PAGE EXTRACT:
▶

Date:
Mon, 24 Jun 2002 15:53:14 -0400
From:
Jason Neyers
Subject:
Fairchild Discussion
Dear
Colleagues,
Vaughan
Black and I started a discussion about Fairchild by personal e-mail and
in the spirit of getting debate going on the ODG we have decided to post
the discussion:
---------------------------
QUESTION:
JN
Vaughan,
what did you think of Fairchild?
RESPONSE:
VB
Well
for what it's worth . . . thought that Fairchild was a pretty good judgment.
It's far preferable to the SCC cases on the material contribution test
in that it (1) defines with some precision the areas in which that test
should be available (though of course leaving things open to develop by
analogy) and (2) makes a pretty fair stab at articulating what the test
means.
There
are also some useful statements disparaging those silly comments judges
make to the effect that "causation is just a matter of comment sense"
-- which always struck me as little more than a judicial refusal to explain
what they were doing.
Now
if they could just stop saying "causation is a matter of policy", which,
since they hardly ever explain quite what they mean by "policy", is an
equally silly statement, then we might start to get somewhere.
vb
Response:
JN
Dear
Vaughan,
Very
interesting. I think that I have the exact opposite conclusion on most
issues except for policy where I agree totally.
I
prefer the SCC approach in that material contribution (or its more refined
cousin NESS) is the test of factual causation that applies across the
law. The "but for" test is the simplification of this that works in most
cases but it is only a simplification, like Newtonian physics is for quantum
mechanics. Hence there does not need to be a test for when to use material
contribution as opposed to "but for" except a rule of thumb: If you get
a negative with "but for", test it with NESS.

◀

WHAT THE EXERCISE ASKS:
Please reproduce the Fairchild discussion starting with "-- which always" and going on through "I agree totally.", swapping "policy" for "principle" wherever it occurs. The entries after this point are separate material, not part of the Fairchild discussion.

RECORDS SHOWN:
▶

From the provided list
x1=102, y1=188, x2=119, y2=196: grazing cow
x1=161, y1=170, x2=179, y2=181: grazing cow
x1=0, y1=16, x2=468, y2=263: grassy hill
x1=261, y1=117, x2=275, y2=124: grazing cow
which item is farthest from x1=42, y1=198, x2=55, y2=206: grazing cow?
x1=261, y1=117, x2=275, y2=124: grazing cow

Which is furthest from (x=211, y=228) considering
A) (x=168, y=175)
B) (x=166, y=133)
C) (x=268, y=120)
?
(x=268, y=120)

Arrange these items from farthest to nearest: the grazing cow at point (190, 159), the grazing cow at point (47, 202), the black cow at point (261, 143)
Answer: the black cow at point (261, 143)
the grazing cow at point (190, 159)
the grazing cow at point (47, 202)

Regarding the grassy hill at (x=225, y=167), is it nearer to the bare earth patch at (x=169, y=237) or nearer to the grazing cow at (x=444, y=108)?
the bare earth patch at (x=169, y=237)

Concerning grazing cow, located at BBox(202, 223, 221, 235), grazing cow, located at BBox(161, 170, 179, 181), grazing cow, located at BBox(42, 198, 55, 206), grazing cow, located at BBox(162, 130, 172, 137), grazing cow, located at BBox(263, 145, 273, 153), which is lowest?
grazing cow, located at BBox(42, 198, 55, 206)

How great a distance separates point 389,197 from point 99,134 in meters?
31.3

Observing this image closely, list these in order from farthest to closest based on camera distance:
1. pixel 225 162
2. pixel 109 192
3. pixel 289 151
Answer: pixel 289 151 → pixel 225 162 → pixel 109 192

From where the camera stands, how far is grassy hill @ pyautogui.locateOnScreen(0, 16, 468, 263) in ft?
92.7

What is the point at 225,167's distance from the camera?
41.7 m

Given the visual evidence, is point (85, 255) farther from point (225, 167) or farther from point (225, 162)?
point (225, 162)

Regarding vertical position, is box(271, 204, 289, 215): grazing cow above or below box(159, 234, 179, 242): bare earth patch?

◀

ANSWER:
-- which always struck me as little more than a judicial refusal to explain
what they were doing.
Now
if they could just stop saying "causation is a matter of principle", which,
since they hardly ever explain quite what they mean by "principle", is an
equally silly statement, then we might start to get somewhere.
vb
Response:
JN
Dear
Vaughan,
Very
interesting. I think that I have the exact opposite conclusion on most
issues except for principle where I agree totally.